TEMPO.CO, Jakarta - Amnesty International Indonesia meminta pemerintahan mengusut kekerasan seksual dalam Tragedi Kerusuhan Mei 1998.
Direktur Eksekutif Amnesty International Indonesia Usman Hamid mengatakan, Tim Gabungan Pencari Fakta (TGPF) yang dibentuk Presiden B. J. Habibie pada 23 Juli 1998, menemukan 52 orang menjadi korban perkosaan, 14 menjadi korban perkosaan dengan penganiayaan, 10 orang menjadi korban penyerangan/penganiayaan seksual, dan 9 orang menjadi korban pelecehan seksual. Sebagian besar korban kekerasan seksual dialami oleh perempuan dari etnis Tionghoa. Korban kekerasan seksual ini bersifat lintas kelas sosial.
“Kerusuhan, penjarahan, dan kekerasan seksual adalah memori sejarah yang melekat tentang Tragedi Mei 1998. Sayangnya hingga hari ini, belum ada upaya konkret dari negara untuk menuntaskannya,” kata Usman Hamid dalam keterangan tertulisnya, Senin, 15 Mei 2023.
Padahal, ucap Usman, hasil temuan TGPF menunjukkan peristiwa ini terjadi secara sistematis dan terencana. Selain itu, negara juga sudah mengakuinya sebagai pelanggaran HAM yang berat. Namun Usman menyebut pengakuan tidak cukup, tetapi harus ada upaya nyata untuk mengusut tuntas tragedi ini.
Ia menilai kasus ini menimbulkan dampak serius terhadap korban dan warga secara luas dengan memakan korban lebih dari seribu jiwa. Ditambah dengan kekerasan seksual yang sebagian besar ditujukan terhadap perempuan Tionghoa selama kerusuhan Mei 1998. Ia menyatakan kerusuhan ini tidak hanya melanggar hak-hak mereka untuk kebebasan dan integritas fisik, tetapi juga merusak martabat mereka secara emosional dan psikologis.

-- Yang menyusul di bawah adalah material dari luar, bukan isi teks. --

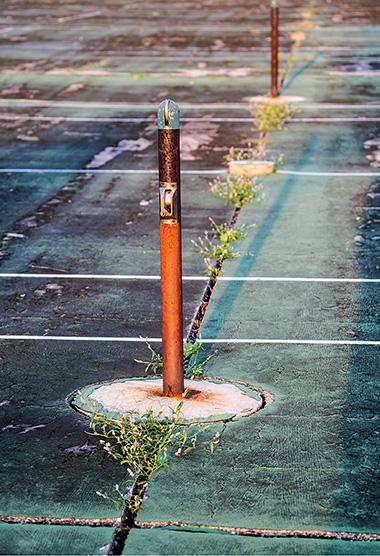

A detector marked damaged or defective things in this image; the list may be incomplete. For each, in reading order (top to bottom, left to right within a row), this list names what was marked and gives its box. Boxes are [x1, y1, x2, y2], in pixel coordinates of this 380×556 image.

rusty metal post [157, 99, 184, 396]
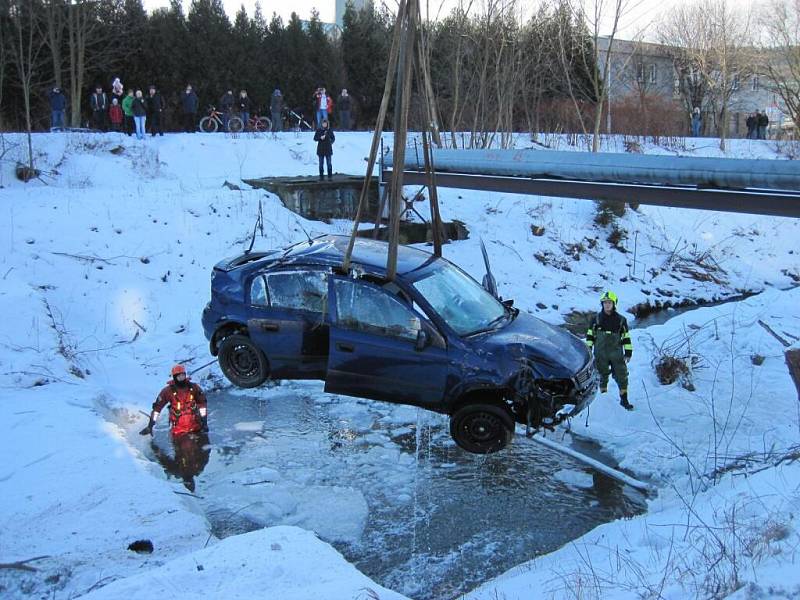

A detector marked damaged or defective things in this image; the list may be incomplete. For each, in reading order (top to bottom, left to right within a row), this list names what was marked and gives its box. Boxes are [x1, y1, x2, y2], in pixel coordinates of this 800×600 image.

shattered windshield [412, 262, 506, 338]
crashed car [203, 237, 596, 452]
crumpled car hood [478, 312, 592, 378]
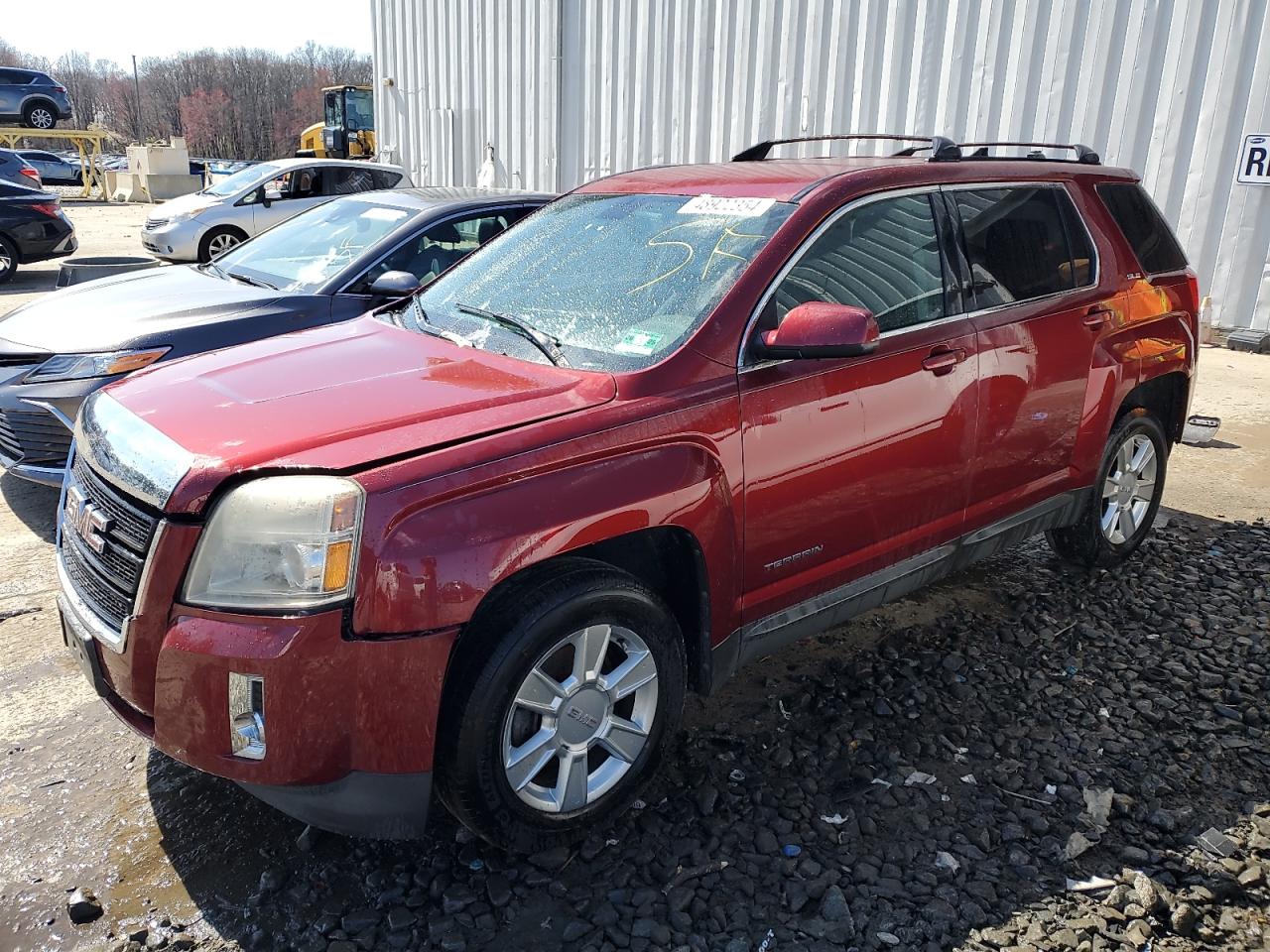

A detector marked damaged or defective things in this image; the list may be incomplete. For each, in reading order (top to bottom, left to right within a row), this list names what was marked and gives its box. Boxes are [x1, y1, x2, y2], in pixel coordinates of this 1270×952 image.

cracked windshield [210, 200, 415, 290]
cracked windshield [397, 191, 794, 371]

Amnesty pun mendesak agar para pelaku kekerasan, pemerkosaan dan pembakaran selama kerusuhan tersebut dimintai pertanggungjawaban. Sebab, kata dia, kegagalan negara mengusut tuntas kasus ini akan memperkuat ketidakadilan dan memberikan sinyal negatif bahwa pelanggaran hak asasi manusia dapat dilakukan tanpa konsekuensi.
“Ini tidak hanya melanggar hak setiap warga untuk hidup dengan aman, tetapi juga menciptakan iklim ketakutan dan trauma yang berkepanjangan terutama warga Tionghoa,” ujarnya.
Mencoreng martabat dan kehormatan bangsa
Usman mengatakan kerusuhan 13-15 Mei 1998 dipandang sebagai tragedi nasional yang sangat menyedihkan dan tercela bagi martabat serta kehormatan manusia, bangsa dan negara secara keseluruhan.
Peristiwa-peristiwa sebelumnya seperti Pemilu 1997, penculikan sejumlah aktivis, krisis ekonomi, Sidang Umum MPR-RI 1998, aksi protes mahasiswa yang terus-menerus dilakukan, serta meninggalnya mahasiswa Universitas Trisakti dalam tragedi penembakan, semuanya berkaitan dengan peristiwa tanggal 13-15 Mei 1998.
Pada 23 Juli 1998, Presiden Republik Indonesia B. J. Habibie membentuk Tim Gabungan Pencari Fakta (TGPF) yang beranggotakan 17 orang dari gabungan unsur Pemerintah, Komnas HAM, LSM, dan ormas lainnya. Dari proses pengumpulan data dan bukti selama tiga bulan, TGPF merilis Laporan Akhir pada 23 Oktober 1998.